Source records START

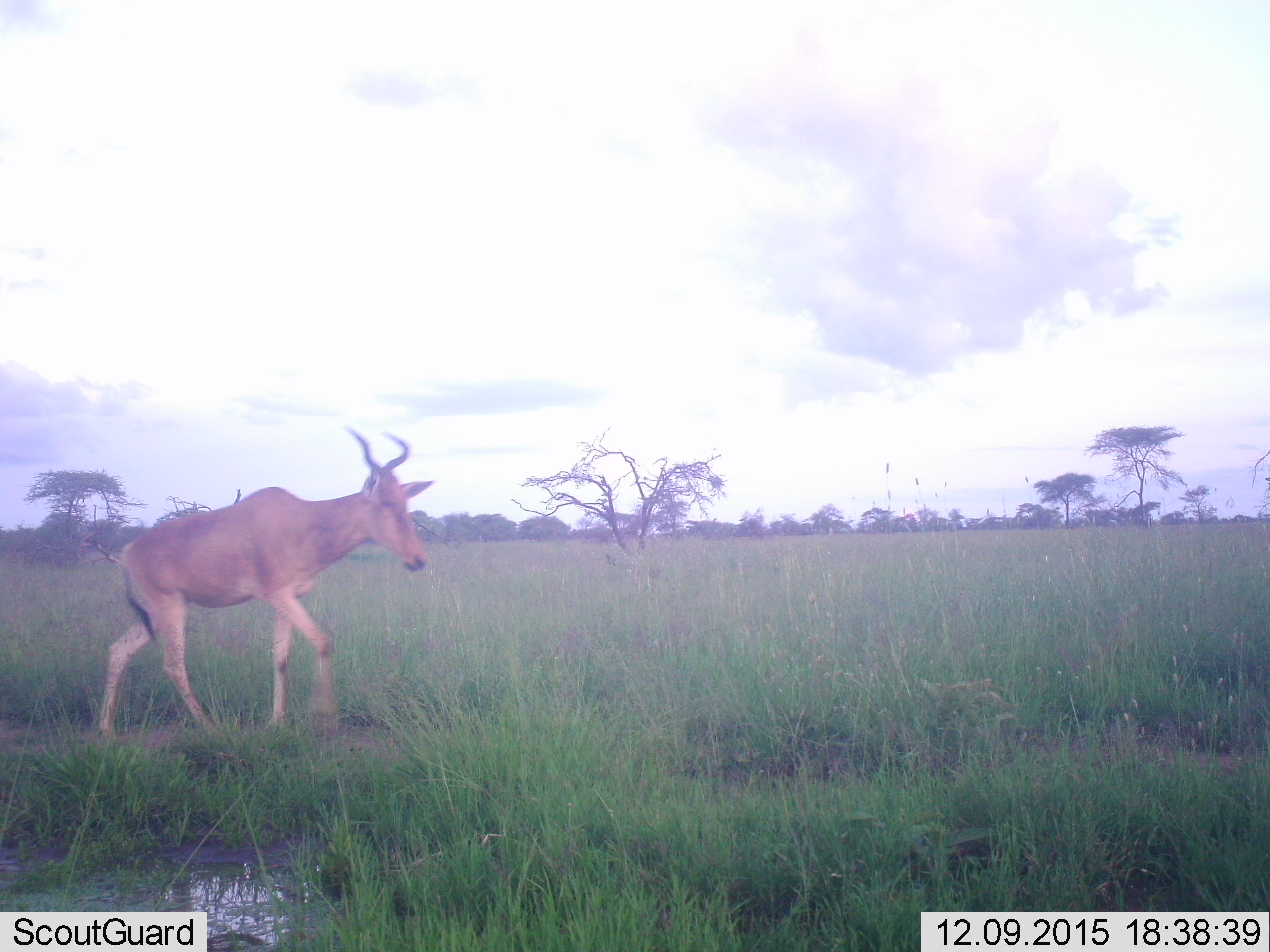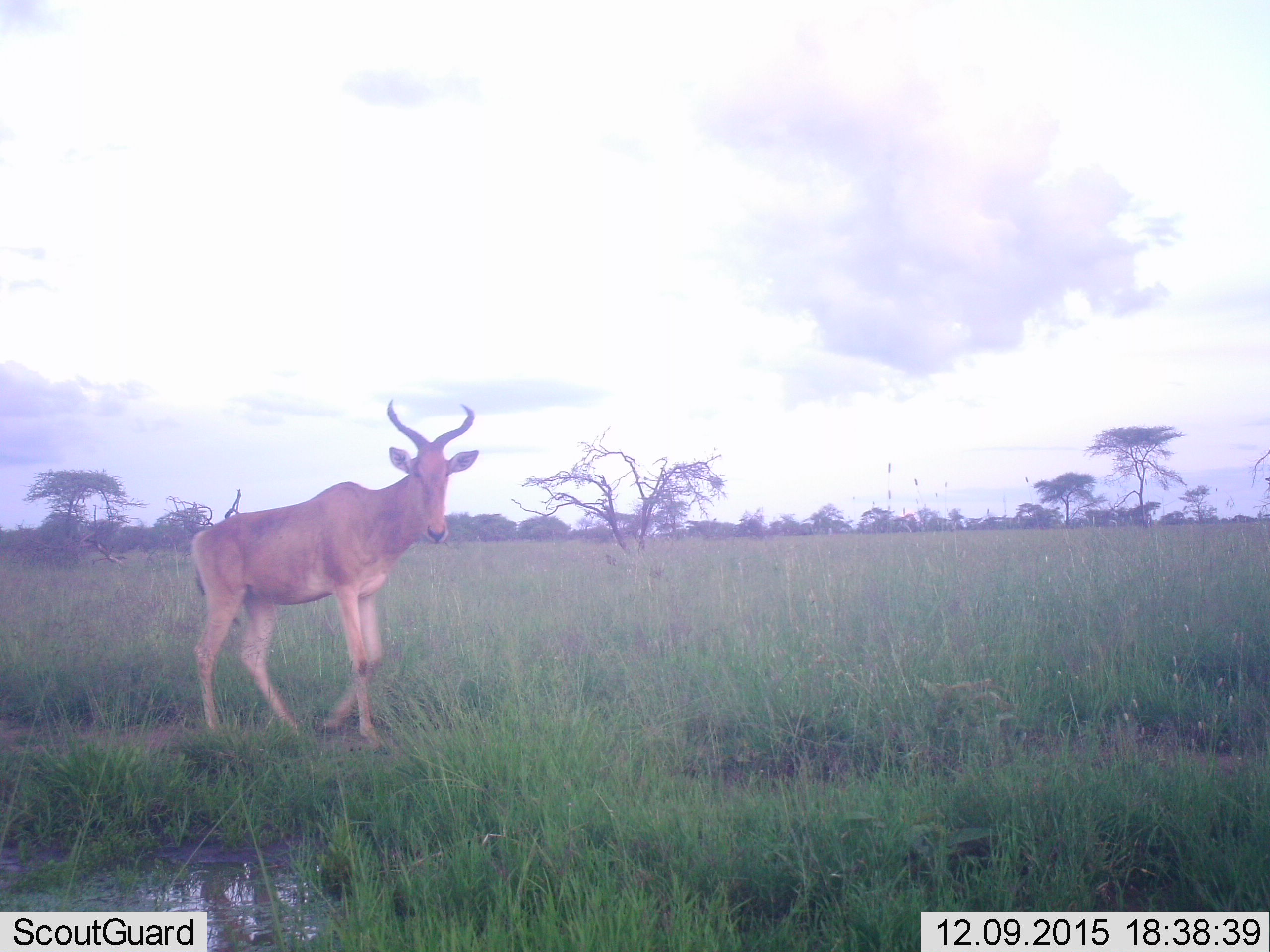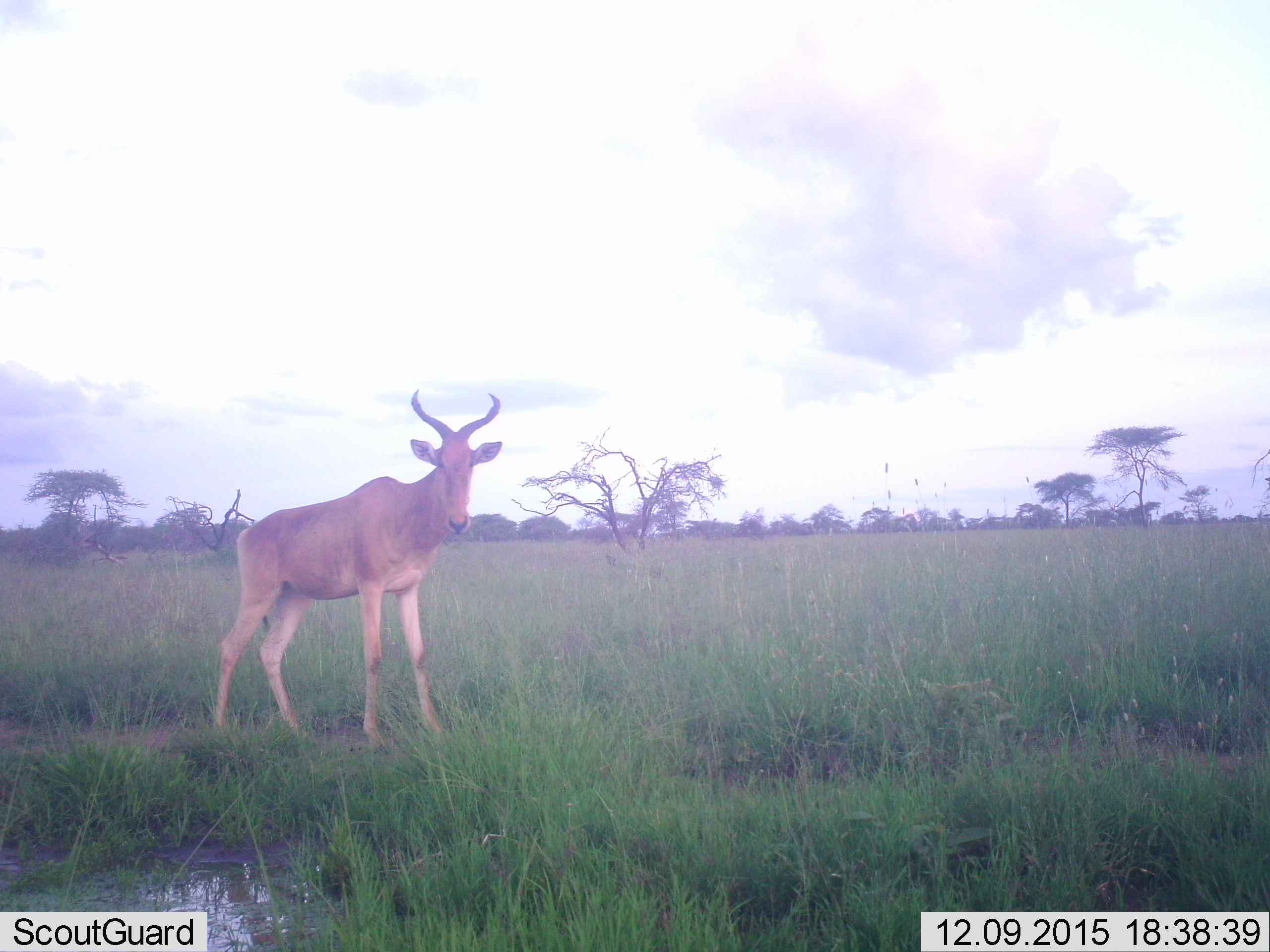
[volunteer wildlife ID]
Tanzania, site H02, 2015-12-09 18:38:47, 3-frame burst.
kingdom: Animalia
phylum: Chordata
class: Mammalia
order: Artiodactyla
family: Bovidae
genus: Alcelaphus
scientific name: Alcelaphus buselaphus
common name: hartebeest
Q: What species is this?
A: Hartebeest (Alcelaphus buselaphus).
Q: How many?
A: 1.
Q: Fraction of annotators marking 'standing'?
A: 29%.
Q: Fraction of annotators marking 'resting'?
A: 0%.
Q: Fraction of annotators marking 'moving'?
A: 86%.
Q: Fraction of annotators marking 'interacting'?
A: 0%.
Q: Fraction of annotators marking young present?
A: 0%.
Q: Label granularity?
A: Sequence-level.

Source records END

Copy every line above that holds the word "Fraction".

▶ **Exercise answer**
Q: Fraction of annotators marking 'standing'?
Q: Fraction of annotators marking 'resting'?
Q: Fraction of annotators marking 'moving'?
Q: Fraction of annotators marking 'interacting'?
Q: Fraction of annotators marking young present?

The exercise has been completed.